On 19 December 2022, it emerged that the government would sue PPE Medpro for £122 million plus costs. The government said that medical gowns which were supplied by the company "did not comply with the specification in the contract" and could not be used in the NHS. PPE Medpro said it would "rigorously" defend the claim.

In November 2023, after three years of denials, Mone acknowledged via The Guardian that both herself and Barrowman were involved with PPE Medpro. The couple then appeared in a BBC interview in December 2023 where they apologised for lying about their role in the business deals, and having previously denied financial gain from the contracts, admitted that Mone and her children were beneficiaries; however, as for any wrongdoing, Mone said: "I don't honestly see there is a case to answer. I can't see what we have done wrong."

Also in December 2023, as part of a public relations media "fightback” a PPE Medpro-commissioned and funded documentary (titled The Interview: Baroness Mone and the PPE Scandal) was released on YouTube, produced by the investigative journalist Mark Williams-Thomas. Besides film production, Williams-Thomas, a former police officer, had also been employed as private investigator to help try to identify the suspected source of articles in The Guardian that revealed that Mone and Barrowman had been lying to the public. The PPE Medpro-funded documentary came in for other criticism after two participants in the film told The Sunday Times that they had not been informed during production that the film was funded by PPE Medpro.
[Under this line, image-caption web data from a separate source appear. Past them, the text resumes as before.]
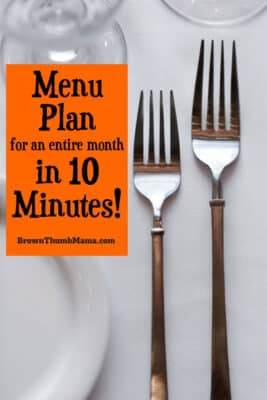 You can make a menu plan for an entire month in 10 minutes with these easy tips! #menuplan #mealplan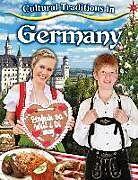 Kartonierter Einband Cultural Traditions in Germany von Lynn Peppas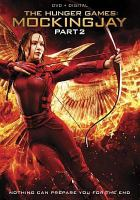 Cover image for The hunger games. Mockingjay, Part 2 [videorecording DVD]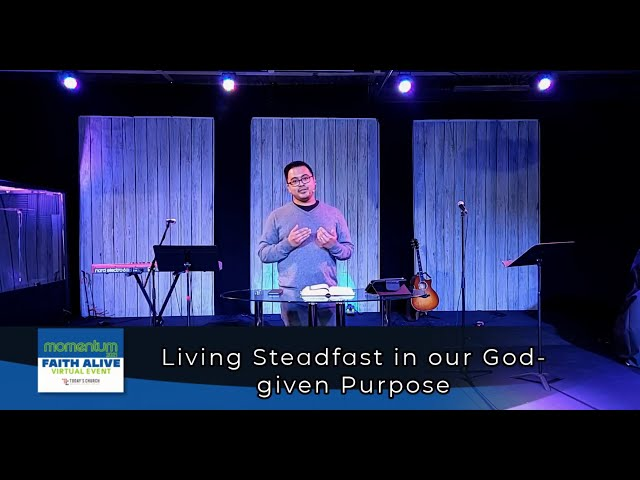 Living Steadfast in our God-given Purpose | Jermaine Bagalay | Today's Church Online (Mar 28, 2021)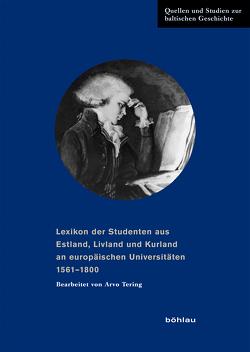 Lexikon der Studenten aus Estland, Livland und Kurland an europäischen Universitäten 1561-1800 von Beyer,  Jürgen, Tering,  Arvo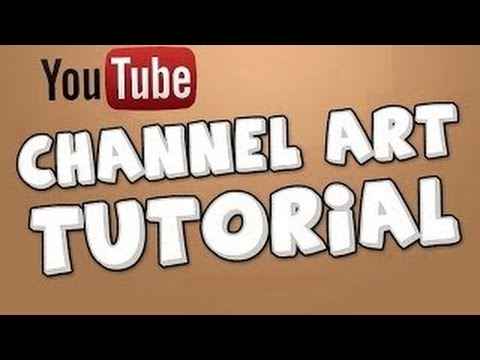 How to create your Own Channel/Banner art for your YouTube Homepage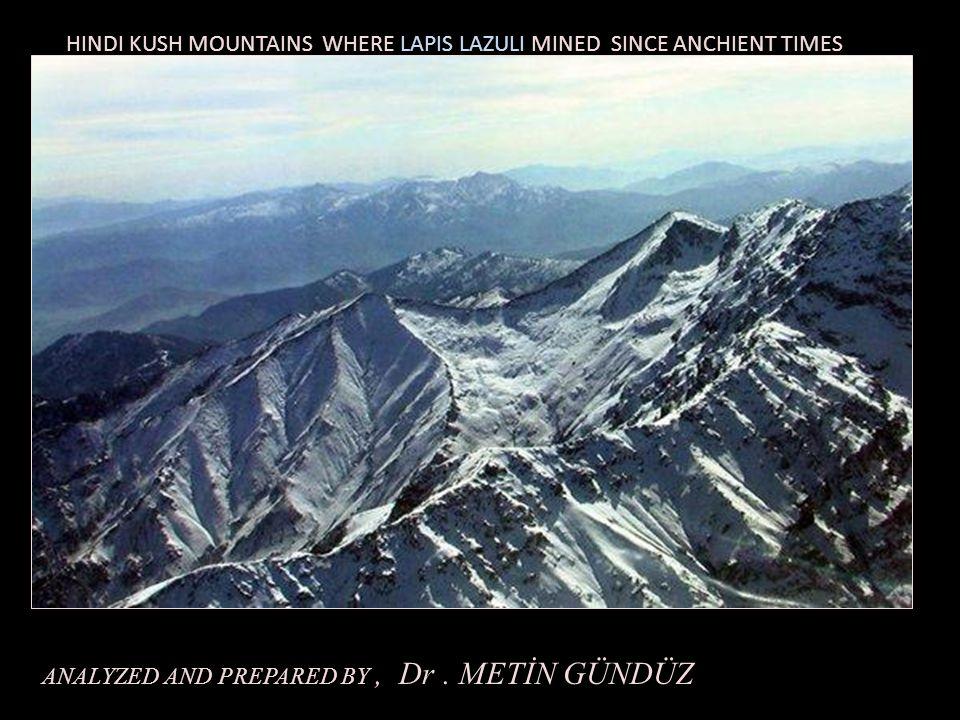 HINDI KUSH MOUNTAINS WHERE LAPIS LAZULI MINED SINCE ANCHIENT TIMES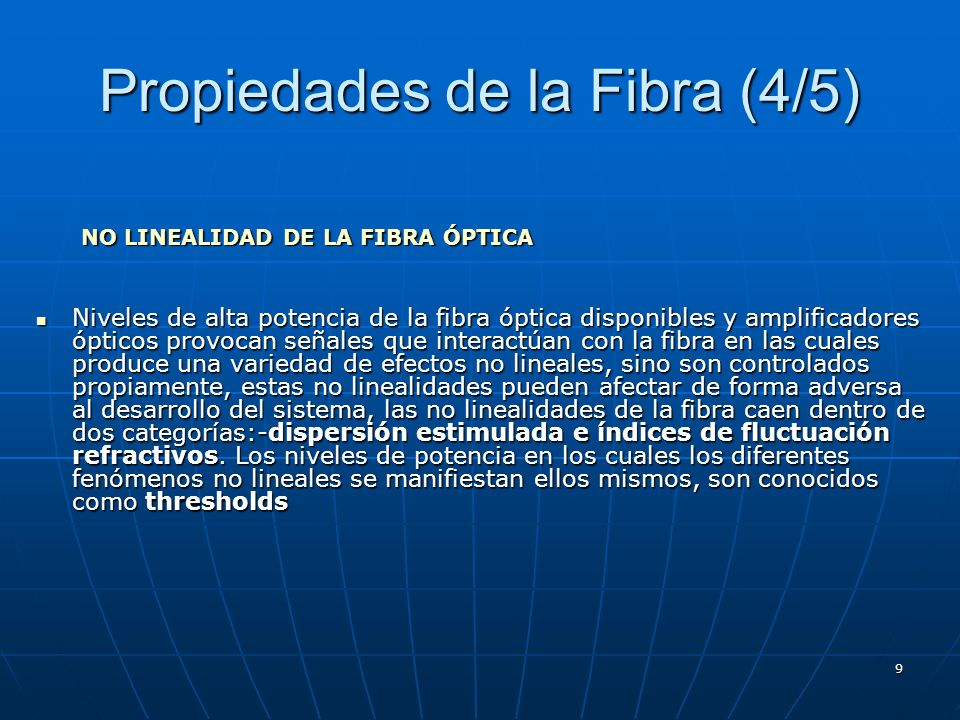9 Propiedades de la Fibra (4/5) Niveles de alta potencia de la fibra óptica disponibles y amplificadores ópticos provocan señales que interactúan con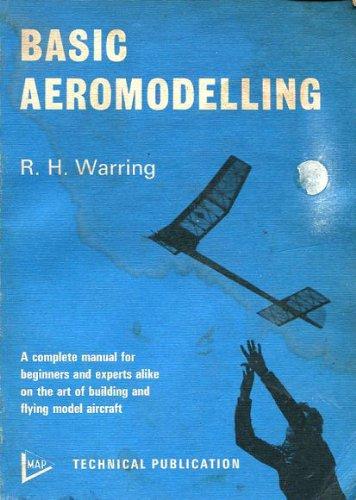 Basic Aeromodelling By R.H. Warring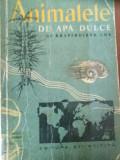 ANIMALELE DE APA DULCE ȘI RĂSPÂNDIREA LOR - G. D. VASILIU & P. BANARESCU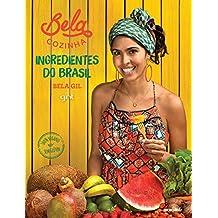 Bela Cozinha – Ingredientes do Brasil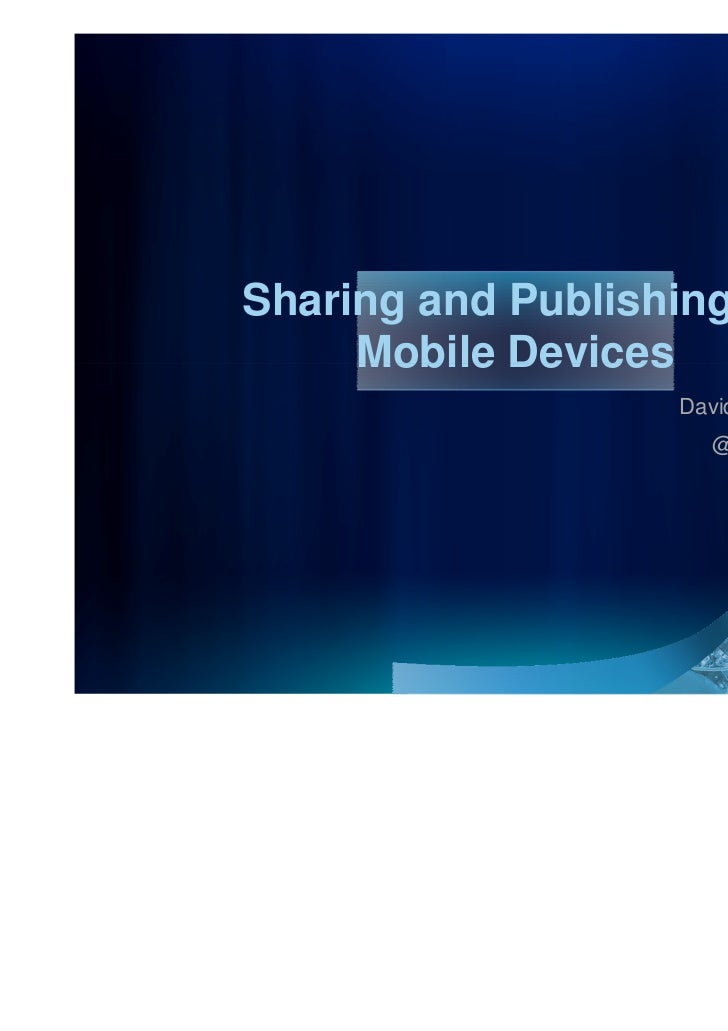 Sharing and Publishing to     Mobile Devices                    David Cardella                       @dcardella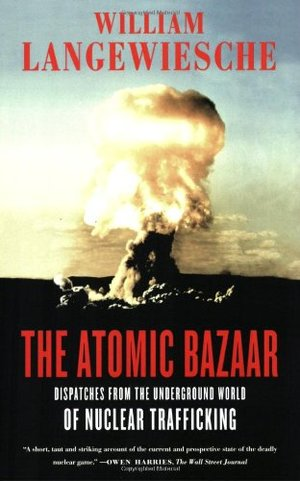 Atomic Bazaar: Dispatches from the Underground World of Nuclear Trafficking, The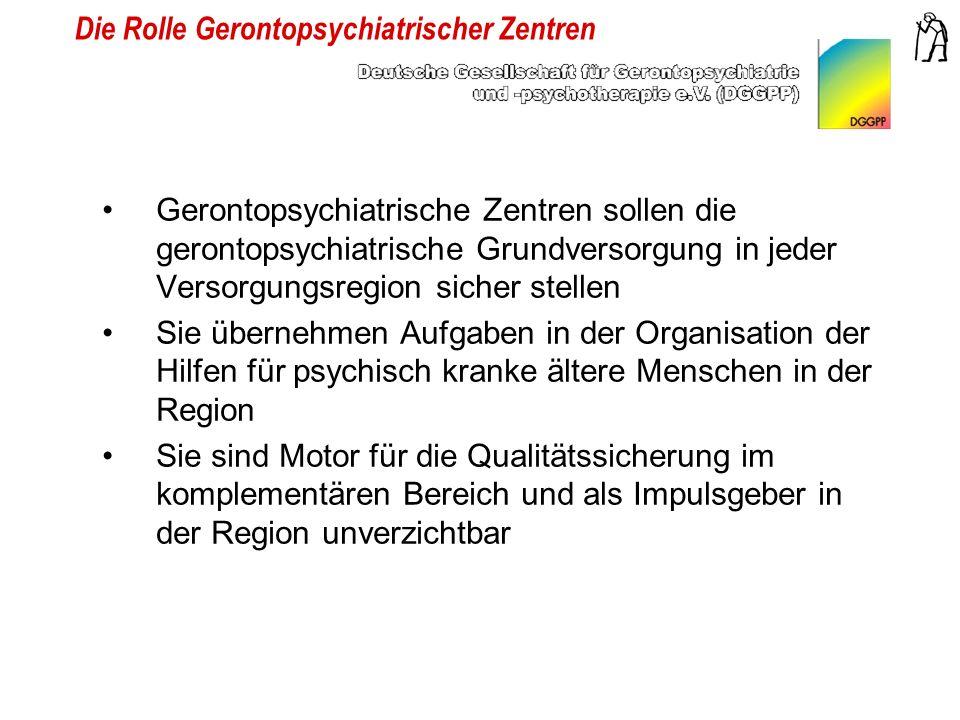 Die Rolle Gerontopsychiatrischer Zentren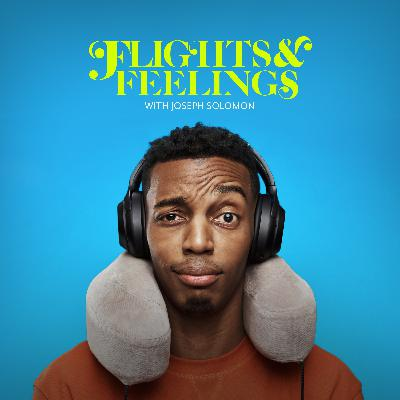 Introducing Flights & Feelings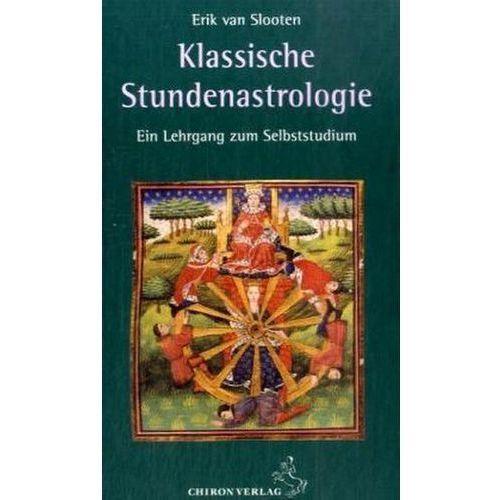 Klassische Stundenastrologie Erik van Slooten (9783899971675)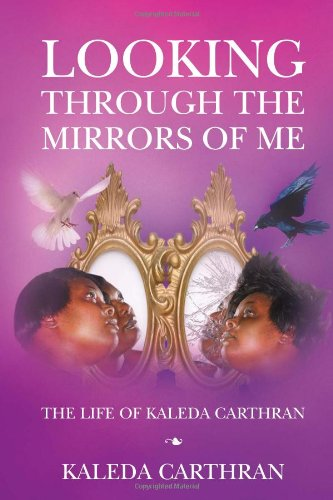 9781456841096: Looking Through the Mirrors of Me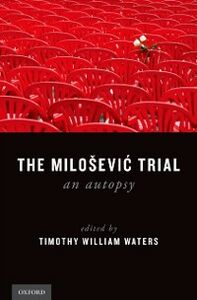 Ebook in inglese Milosevic Trial: An Autopsy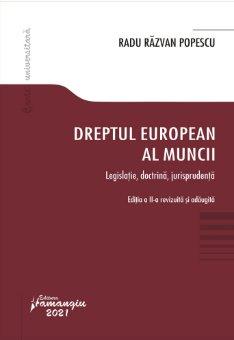 Dreptul european al muncii. Editia a 2-a - Popescu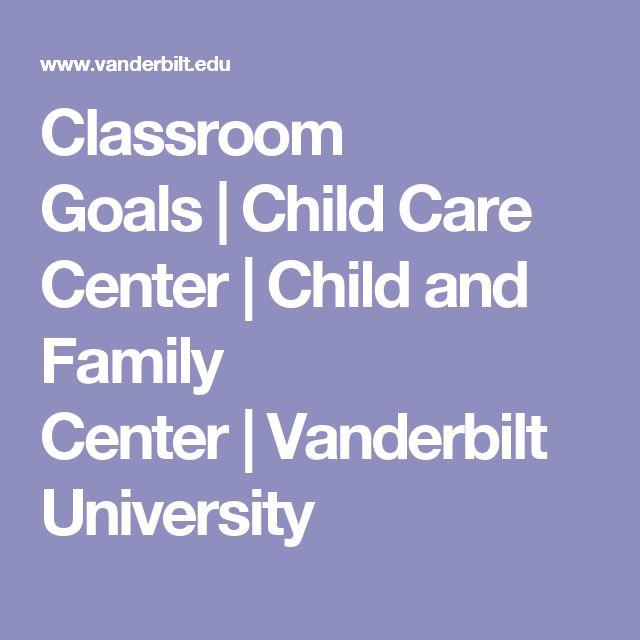 Classroom Goals Child Care Center Child and Family Center Vanderbilt University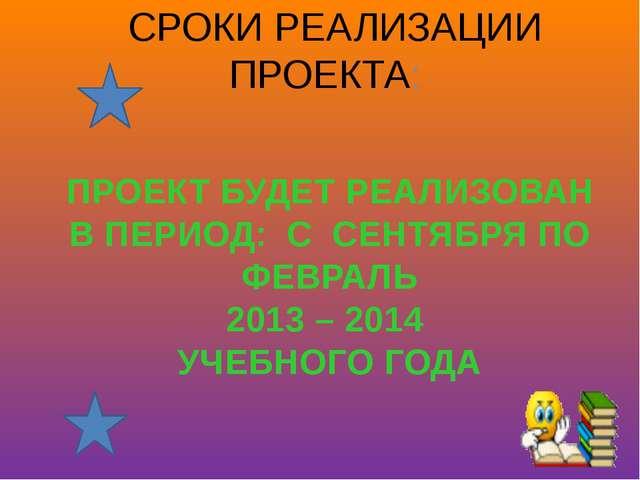 ПРОЕКТ БУДЕТ РЕАЛИЗОВАН В ПЕРИОД: С СЕНТЯБРЯ ПО ФЕВРАЛЬ 2013 – 2014 УЧЕБНОГО...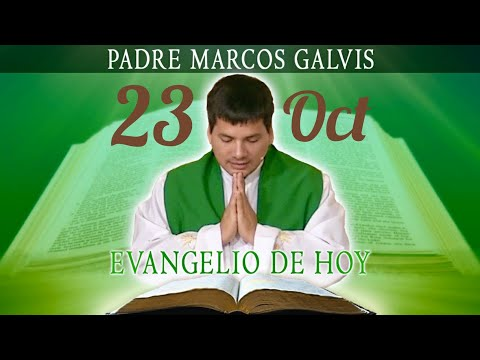 Evangelio de Hoy Martes 23 de Octubre de 2018 - Padre Marcos Galvis Jaimes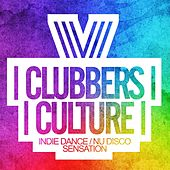 Clubbers Culture: Indie Dance / Nu Disco Sensation - EP by Various Artists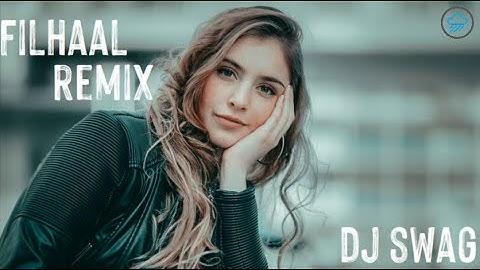 Filhaal - Remix   B Praak N Jaani   DJ Swag   Akshay Kumar   Bass Boosted   Thumping Bass Creation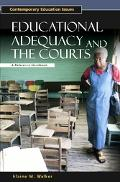 Educational Adequacy and the Courts A Reference Handbook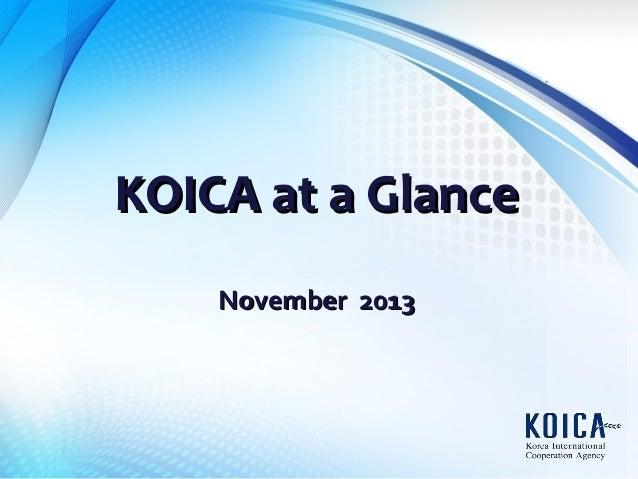 KOICA at a Glance November 2013
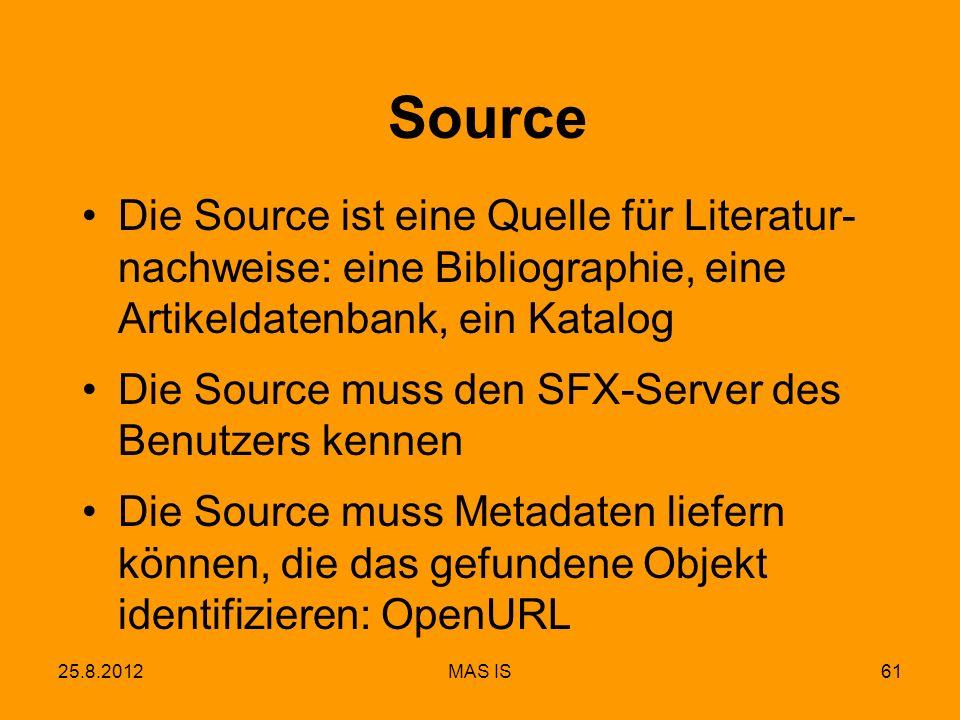 25.8.2012MAS IS61 Source Die Source ist eine Quelle für Literatur- nachweise: eine Bibliographie, eine Artikeldatenbank, ein Katalog Die Source muss den SFX-Server des Benutzers kennen Die Source muss Metadaten liefern können, die das gefundene Objekt identifizieren: OpenURL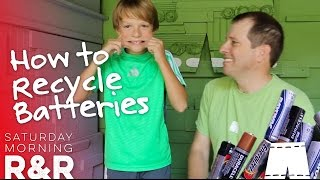 How To Recycle Dead Batteries | Saturday Morning R&R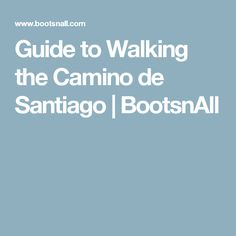 Guide to Walking the Camino de Santiago | BootsnAll
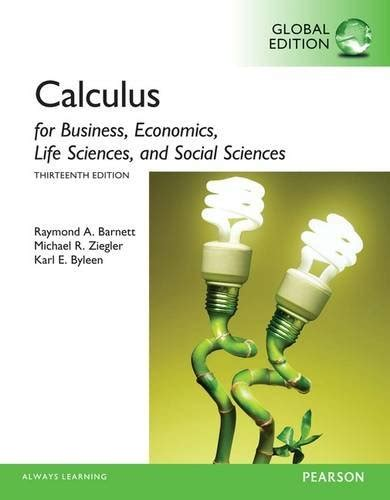 college mathematics for business economics sciences and social sciences 14th edition books college mathematics for business economics sciences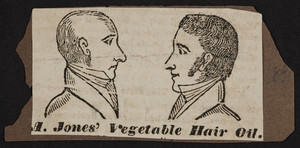 Advertisement for A. Jones' Vegetable Hair Oil, location unknown, ca. 1851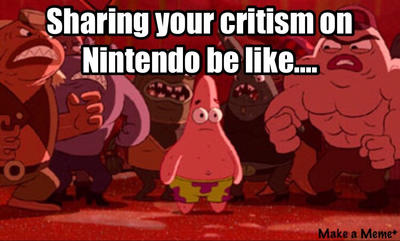 Nintendo Fanboys and Criticism. by gameman5804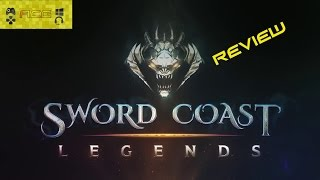 "Sword Coast Legends Review ""Buy, Wait for Sale, Rent, Never Touch?"""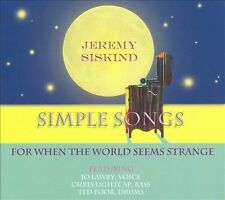 Jeremy Siskind-Simple Songs (for When the World Seems Strange)  CD NEW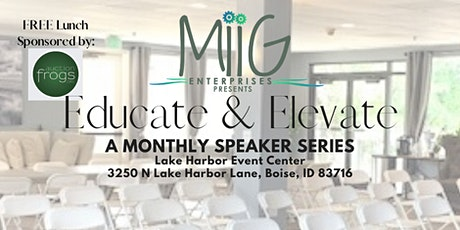 Educate & Elevate: A Monthly Speaker Series tickets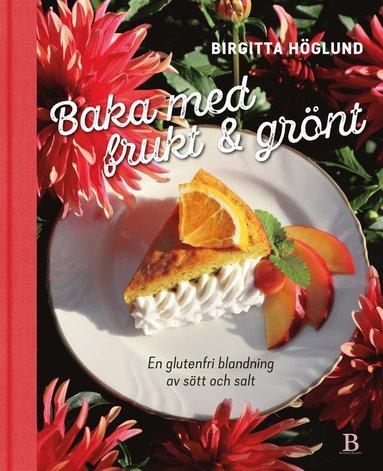 bokomslag Baka med frukt & grönt : en glutenfri blandning av sött och salt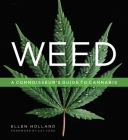 Weed: A Connoisseur's Guide to Cannabis Cover Image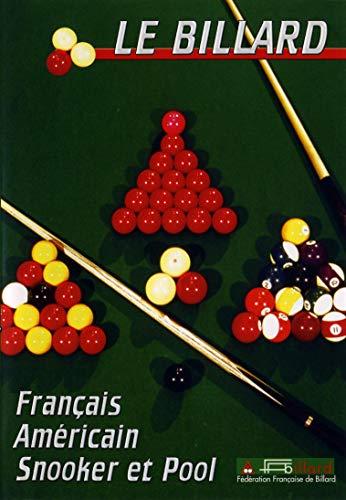Le billard : Pool, Snooker, Français, Américain - Sport Loisirs - Billard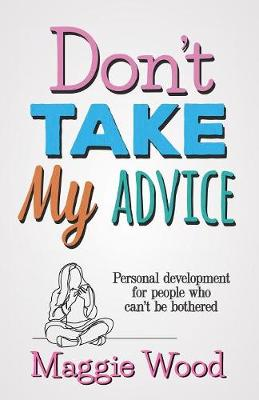 Don't Take My Advice: Personal Development for People Who Can't Be Bothered (Paperback)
On , assets controlled by Mone and her husband were frozen under a court order obtained by the Crown Prosecution Service. The Financial Times reported that restrictions had been placed over £75m worth of assets, including a townhouse in Belgravia, properties in Glasgow, an estate on the Isle of Man and numerous bank accounts.

In June 2024, it was reported that a 46-year-old man, who was not named, had been arrested in connection with the criminal investigation into PPE Medpro, on suspicion of conspiracy to commit fraud and attempting to pervert the course of justice.

On 1 October 2025, the High Court ruled that PPE Medpro had breached its £122 million contract with the Department of Health and Social Care to supply 25 million sterile surgical gowns during the COVID-19 pandemic. Justice Cockerill found that the gowns failed to meet validated sterilisation standards and lacked required certification, rendering them unsuitable for NHS use. PPE Medpro was ordered to repay £121,999,219 in damages by 15 October.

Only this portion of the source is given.